▶ _WORK ORDER_
The task calls for each line of the records below in which the word "white" appears.
*** Opening of MATERIAL SHOWN ***
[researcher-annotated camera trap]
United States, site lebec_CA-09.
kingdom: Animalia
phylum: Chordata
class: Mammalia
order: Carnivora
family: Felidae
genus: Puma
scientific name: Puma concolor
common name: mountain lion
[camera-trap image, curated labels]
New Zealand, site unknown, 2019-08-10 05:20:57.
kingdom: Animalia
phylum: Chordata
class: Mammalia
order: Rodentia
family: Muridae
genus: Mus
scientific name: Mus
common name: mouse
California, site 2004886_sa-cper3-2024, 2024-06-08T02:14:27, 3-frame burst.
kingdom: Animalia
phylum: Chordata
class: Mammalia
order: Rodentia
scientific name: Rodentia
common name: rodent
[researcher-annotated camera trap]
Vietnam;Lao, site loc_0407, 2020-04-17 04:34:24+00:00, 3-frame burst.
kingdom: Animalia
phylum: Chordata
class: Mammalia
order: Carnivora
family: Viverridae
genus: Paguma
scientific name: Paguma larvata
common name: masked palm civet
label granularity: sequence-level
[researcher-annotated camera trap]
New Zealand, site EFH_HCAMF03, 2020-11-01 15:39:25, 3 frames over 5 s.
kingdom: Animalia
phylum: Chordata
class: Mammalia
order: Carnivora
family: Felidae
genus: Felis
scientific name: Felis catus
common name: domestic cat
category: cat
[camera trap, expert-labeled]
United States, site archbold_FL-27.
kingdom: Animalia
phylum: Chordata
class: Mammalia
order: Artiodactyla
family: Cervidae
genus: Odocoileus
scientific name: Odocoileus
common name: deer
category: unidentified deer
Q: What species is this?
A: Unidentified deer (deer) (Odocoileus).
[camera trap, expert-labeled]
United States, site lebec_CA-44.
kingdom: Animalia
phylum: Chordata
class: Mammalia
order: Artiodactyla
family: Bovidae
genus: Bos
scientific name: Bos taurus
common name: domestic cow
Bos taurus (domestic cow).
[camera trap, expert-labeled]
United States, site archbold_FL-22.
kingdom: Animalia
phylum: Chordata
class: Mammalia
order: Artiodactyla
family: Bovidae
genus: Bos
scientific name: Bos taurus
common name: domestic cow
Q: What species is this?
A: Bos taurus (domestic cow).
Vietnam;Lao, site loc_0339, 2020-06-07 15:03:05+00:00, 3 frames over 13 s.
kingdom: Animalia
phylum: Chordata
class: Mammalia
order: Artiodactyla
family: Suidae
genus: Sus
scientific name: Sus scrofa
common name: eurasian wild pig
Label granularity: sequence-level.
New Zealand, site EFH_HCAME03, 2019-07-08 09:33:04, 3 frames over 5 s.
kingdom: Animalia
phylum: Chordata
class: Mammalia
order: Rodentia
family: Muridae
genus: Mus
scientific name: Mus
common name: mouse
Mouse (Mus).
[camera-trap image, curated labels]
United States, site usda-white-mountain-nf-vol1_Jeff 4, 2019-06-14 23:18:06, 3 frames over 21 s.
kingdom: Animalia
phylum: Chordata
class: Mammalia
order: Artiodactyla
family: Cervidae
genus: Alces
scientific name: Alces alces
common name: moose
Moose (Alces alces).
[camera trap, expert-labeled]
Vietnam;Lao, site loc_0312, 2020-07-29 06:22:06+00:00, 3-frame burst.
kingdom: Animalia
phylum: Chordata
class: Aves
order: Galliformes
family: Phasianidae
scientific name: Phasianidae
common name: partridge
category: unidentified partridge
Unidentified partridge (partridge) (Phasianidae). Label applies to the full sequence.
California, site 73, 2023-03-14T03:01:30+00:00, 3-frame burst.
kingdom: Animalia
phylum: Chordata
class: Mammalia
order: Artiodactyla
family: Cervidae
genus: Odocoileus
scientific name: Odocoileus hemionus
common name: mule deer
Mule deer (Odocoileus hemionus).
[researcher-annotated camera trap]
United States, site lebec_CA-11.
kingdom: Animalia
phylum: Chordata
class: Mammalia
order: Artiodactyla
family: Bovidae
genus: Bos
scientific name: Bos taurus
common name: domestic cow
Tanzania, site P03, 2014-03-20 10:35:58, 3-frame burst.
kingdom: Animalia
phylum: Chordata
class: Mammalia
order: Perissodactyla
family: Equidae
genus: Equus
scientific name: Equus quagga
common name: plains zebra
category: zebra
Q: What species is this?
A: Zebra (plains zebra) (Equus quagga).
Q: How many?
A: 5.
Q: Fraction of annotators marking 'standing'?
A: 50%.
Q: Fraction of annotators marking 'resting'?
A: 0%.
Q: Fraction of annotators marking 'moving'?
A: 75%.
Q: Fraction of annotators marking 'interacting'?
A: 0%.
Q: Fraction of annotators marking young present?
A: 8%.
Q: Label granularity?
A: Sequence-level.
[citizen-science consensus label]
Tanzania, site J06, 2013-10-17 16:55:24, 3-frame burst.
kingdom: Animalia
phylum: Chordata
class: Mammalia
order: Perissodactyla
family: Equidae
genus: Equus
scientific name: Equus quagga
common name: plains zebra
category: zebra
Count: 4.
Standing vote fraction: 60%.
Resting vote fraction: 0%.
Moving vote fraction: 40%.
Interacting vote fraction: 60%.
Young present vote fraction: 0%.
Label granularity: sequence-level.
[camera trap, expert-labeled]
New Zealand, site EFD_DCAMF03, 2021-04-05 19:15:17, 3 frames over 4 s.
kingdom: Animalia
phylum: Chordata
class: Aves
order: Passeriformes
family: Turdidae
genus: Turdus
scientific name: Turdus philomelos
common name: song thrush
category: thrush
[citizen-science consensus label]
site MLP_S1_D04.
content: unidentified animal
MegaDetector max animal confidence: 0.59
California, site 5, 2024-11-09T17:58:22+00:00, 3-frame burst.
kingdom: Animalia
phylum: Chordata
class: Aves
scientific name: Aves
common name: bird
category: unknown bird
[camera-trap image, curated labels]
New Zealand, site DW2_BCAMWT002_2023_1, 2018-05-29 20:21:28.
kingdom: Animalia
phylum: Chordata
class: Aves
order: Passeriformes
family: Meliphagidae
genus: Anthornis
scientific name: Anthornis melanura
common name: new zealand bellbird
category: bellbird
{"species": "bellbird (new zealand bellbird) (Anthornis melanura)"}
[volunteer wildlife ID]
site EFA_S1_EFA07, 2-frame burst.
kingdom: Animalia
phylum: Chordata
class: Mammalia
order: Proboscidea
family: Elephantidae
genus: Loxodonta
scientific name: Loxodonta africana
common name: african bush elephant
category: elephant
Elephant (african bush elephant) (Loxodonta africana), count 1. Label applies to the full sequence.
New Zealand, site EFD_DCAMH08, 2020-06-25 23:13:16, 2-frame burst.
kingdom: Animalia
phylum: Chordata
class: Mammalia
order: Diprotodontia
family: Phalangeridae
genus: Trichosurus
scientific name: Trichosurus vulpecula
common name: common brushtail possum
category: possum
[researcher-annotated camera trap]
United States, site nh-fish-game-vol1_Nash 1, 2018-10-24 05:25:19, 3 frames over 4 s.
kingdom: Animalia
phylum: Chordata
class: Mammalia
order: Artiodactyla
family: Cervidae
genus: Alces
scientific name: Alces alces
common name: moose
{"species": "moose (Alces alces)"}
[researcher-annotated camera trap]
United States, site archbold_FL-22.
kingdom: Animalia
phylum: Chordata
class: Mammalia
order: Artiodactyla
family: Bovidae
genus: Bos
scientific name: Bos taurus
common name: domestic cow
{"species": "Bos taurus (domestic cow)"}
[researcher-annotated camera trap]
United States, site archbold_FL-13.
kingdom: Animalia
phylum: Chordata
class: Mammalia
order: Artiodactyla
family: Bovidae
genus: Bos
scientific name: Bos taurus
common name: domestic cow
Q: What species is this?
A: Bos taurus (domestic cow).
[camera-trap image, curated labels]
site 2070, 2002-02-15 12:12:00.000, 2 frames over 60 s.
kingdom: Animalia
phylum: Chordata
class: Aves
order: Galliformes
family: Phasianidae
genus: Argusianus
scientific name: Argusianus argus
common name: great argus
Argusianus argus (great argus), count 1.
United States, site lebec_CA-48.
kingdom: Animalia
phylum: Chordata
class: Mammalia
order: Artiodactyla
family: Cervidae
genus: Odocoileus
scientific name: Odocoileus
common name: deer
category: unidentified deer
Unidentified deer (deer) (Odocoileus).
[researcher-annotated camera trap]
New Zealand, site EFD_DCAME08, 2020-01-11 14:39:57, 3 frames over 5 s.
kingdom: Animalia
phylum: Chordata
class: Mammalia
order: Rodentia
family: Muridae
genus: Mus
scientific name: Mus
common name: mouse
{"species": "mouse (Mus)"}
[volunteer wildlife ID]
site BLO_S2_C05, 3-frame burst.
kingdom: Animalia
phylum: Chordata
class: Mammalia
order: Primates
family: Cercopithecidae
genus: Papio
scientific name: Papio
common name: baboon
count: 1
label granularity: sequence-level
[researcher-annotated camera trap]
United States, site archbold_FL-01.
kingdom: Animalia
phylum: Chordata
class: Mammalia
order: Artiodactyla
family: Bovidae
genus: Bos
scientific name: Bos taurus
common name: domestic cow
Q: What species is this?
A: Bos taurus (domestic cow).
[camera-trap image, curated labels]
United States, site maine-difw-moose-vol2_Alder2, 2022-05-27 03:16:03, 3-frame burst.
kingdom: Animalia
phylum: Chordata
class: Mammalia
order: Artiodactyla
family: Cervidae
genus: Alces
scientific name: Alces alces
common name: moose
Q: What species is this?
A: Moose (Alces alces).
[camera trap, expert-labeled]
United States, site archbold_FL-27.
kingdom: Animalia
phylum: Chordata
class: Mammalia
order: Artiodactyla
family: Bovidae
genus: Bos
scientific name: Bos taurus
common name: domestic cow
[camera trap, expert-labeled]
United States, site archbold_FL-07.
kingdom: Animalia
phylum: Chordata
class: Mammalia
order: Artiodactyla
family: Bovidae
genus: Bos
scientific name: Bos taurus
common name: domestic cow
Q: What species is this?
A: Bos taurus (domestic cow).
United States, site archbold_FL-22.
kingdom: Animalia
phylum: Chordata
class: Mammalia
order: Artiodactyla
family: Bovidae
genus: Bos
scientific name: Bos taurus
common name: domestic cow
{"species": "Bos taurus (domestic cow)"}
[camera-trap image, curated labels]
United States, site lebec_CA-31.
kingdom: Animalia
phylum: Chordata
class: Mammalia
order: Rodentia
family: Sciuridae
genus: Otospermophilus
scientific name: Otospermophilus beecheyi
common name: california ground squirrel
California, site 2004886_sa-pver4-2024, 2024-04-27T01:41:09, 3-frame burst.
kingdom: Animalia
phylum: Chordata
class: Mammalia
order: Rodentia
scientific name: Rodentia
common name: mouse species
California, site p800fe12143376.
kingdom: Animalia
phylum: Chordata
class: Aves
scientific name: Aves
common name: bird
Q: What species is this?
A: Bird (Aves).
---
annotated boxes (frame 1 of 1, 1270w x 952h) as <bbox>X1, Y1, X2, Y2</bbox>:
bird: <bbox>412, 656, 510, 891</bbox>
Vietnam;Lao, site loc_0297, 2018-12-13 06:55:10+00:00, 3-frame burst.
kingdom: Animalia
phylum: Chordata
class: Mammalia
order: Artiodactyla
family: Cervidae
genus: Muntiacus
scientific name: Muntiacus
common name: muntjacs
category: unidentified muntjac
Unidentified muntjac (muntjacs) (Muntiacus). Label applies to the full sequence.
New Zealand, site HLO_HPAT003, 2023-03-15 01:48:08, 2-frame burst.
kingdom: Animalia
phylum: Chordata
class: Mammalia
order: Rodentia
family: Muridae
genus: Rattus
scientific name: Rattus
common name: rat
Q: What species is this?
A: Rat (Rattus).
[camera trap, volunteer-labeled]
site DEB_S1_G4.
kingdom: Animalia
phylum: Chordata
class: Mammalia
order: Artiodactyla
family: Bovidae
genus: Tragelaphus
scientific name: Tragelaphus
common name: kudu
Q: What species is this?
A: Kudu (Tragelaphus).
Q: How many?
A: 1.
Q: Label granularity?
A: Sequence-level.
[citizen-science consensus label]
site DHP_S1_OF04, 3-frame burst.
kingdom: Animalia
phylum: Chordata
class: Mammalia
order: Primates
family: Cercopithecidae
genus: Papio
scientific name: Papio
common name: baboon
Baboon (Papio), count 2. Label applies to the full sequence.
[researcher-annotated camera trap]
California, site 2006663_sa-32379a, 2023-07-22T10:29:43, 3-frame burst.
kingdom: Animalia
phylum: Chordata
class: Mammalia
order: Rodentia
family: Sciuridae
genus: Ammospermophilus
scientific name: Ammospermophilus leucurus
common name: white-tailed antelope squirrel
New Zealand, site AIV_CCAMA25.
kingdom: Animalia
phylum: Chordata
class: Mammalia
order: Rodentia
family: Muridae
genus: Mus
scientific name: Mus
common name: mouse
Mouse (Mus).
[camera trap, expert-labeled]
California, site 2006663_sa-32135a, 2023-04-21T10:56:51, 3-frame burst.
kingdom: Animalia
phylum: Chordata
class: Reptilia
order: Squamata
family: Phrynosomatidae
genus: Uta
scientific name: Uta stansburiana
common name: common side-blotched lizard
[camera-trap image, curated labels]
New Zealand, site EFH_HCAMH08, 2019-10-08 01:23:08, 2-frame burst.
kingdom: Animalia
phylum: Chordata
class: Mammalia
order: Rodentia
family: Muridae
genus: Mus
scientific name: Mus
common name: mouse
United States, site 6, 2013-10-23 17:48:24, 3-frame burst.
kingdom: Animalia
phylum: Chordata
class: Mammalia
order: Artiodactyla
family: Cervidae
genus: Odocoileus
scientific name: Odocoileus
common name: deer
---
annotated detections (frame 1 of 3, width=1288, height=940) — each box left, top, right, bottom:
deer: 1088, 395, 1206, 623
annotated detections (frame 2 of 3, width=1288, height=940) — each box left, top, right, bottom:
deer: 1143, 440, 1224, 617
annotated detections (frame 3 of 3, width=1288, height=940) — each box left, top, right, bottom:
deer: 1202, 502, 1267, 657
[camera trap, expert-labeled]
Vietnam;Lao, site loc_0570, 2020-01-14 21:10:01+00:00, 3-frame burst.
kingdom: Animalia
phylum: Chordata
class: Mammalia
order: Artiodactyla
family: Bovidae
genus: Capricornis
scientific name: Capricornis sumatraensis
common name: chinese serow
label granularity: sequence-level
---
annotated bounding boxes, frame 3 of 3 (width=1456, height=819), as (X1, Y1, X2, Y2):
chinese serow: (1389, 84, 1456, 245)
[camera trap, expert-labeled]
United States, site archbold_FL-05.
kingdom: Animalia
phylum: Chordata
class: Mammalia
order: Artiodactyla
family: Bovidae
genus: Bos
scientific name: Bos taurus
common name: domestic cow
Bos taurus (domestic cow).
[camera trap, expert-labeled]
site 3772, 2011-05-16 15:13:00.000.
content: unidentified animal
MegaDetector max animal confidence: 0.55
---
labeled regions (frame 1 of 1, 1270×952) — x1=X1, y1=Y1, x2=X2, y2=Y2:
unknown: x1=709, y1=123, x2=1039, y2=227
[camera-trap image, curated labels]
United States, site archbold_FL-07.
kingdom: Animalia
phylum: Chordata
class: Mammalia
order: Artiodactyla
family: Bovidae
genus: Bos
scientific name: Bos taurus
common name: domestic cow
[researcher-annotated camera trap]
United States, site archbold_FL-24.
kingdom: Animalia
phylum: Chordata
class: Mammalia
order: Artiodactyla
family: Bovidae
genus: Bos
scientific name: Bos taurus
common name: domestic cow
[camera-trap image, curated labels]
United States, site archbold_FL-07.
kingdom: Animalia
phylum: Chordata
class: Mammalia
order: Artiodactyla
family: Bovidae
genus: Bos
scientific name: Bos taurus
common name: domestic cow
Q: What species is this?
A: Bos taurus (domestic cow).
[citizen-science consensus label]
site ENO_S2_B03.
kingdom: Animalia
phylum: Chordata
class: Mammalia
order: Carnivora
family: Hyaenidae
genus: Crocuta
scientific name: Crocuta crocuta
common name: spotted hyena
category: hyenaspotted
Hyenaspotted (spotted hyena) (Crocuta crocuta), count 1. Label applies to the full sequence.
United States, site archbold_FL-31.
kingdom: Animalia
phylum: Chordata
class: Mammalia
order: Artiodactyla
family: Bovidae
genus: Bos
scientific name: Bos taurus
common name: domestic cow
*** Close of MATERIAL SHOWN ***
▶ _WORKED SOLUTION_
United States, site usda-white-mountain-nf-vol1_Jeff 4, 2019-06-14 23:18:06, 3 frames over 21 s.
common name: white-tailed antelope squirrel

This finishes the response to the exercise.